Nearly 95 years after 18-year-old Dennis Hubert was lynched in Atlanta, Morehouse College has posthumously awarded him a bachelor’s degree.
The degree was accepted by his nephew, Imam Plemon El-Amin, during Morehouse’s commencement ceremony on May 18. Hubert, a sophomore divinity student in 1930, was killed before he ever had the chance to earn his degree or meet the family members who would go on to carry his story.
El-Amin, now 75, proudly accepted the Bachelor of Arts in religion on behalf of his uncle, whose life was cut short by racial violence.
“Many prayers were said in his name,” El-Amin said according to CNN.“Many people remembered him and were informed about his life and his legacy, and so the knowledge was there, as well as the charity of him sacrificing his life so that we would be more conscious of the value of young life and the value of human life, but also the value of justice.”
During the ceremony, Morehouse President David Thomas honored Hubert as “a son of Morehouse, a martyr of justice, and what history now sees as the Trayvon Martin of the 1930s in Atlanta,” CNN reported.
El-Amin said his family’s ties to Morehouse run deep, spanning generations. Over the years, 10 men in his family have graduated from the historically Black college — and seven women have earned their degrees from its sister school, Spelman College.
“I was proud of Morehouse to give Dennis the honor, and I’m quite appreciative,” El-Amin said. “The whole Hubert family is really appreciative of that.”
Hubert was killed on June 15, 1930, after spending the day visiting his mother and grandmother. Later that afternoon, he walked to the playground at Crogman School, a segregated school for Black children. He had been there for less than 15 minutes when seven white men approached and accused him of insulting a white woman, according to the Equal Justice Initiative (EJI).
Despite Hubert’s denial — “What do you want of me? I have done nothing,” one witness recalled him saying — the men began to beat him. One of them pulled out a gun and shot Hubert in the back of the head at point-blank range in front of at least two dozen witnesses.

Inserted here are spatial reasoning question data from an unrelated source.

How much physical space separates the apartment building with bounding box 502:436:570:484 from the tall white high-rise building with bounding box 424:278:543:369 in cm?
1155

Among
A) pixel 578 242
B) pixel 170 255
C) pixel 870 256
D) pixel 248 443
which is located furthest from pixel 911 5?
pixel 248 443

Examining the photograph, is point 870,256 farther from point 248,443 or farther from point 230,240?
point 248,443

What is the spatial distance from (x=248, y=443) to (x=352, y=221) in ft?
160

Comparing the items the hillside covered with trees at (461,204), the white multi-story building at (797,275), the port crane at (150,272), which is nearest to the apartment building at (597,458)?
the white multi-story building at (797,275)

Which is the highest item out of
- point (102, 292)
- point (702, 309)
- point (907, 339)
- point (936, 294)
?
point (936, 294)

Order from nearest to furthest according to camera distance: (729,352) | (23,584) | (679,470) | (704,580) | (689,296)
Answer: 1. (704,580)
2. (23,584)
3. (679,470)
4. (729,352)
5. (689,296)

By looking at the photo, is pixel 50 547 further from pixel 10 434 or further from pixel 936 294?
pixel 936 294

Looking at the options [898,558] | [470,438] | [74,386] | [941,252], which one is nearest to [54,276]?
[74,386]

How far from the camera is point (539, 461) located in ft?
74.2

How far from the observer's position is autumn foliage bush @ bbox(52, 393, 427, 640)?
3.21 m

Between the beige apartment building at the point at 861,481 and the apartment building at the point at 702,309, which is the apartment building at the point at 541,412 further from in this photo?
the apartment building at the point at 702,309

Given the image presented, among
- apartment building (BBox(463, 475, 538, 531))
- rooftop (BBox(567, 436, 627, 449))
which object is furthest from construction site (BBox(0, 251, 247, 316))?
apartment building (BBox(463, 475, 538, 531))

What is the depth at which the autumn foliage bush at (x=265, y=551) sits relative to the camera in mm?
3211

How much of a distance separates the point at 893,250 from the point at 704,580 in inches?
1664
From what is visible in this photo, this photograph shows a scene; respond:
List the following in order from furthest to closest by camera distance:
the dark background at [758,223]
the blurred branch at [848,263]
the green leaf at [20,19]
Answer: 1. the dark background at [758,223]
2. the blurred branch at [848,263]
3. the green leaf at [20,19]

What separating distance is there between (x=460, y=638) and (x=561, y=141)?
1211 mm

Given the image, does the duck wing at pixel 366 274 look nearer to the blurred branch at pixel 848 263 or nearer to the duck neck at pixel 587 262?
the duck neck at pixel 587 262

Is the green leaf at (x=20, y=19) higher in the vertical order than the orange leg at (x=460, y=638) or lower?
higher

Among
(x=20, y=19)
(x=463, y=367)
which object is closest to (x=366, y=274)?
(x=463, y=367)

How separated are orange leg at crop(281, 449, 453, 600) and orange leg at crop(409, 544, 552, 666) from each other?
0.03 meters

EJI, a nonprofit led by civil rights attorney Bryan Stevenson, documented the attack as part of its work to confront racial injustice and memorialize victims of lynching. The group notes that Hubert’s killing was one of more than 4,000 lynchings of Black people that occurred in the South between 1877 and 1950.
What happened after Hubert’s death only added to the horror his family endured. The seven white men involved in the attack were arrested — a rare step at the time — but just days after they were denied bail, Hubert’s father’s home was intentionally set on fire. He was a beloved pastor in the community. A local Baptist church that had tried to raise money to support the prosecution was tear-gassed.
“A few days later, Dennis’s cousin, Rev. Charles R. Hubert, narrowly escaped an attempted murder,” the EJI wrote. “The chapel for Morehouse sister college, Spelman College, was attacked by night riders who threw stones and shattered the chapel’s lamps.”
Even with eyewitnesses, the seven men were acquitted of murder. One was sentenced to just two years in prison for firing the fatal shot. Another received 12 to 15 years for voluntary manslaughter. The rest were not held accountable.
Now, nearly a century later, Hubert’s name and story are being uplifted — not erased.
“Ninety-five years later, people are conscious of his life, which means he’s still alive,” El-Amin said, according to CNN. “Though not here with us physically or in body, his life, his will, and he is providing inspiration for those of us left behind.”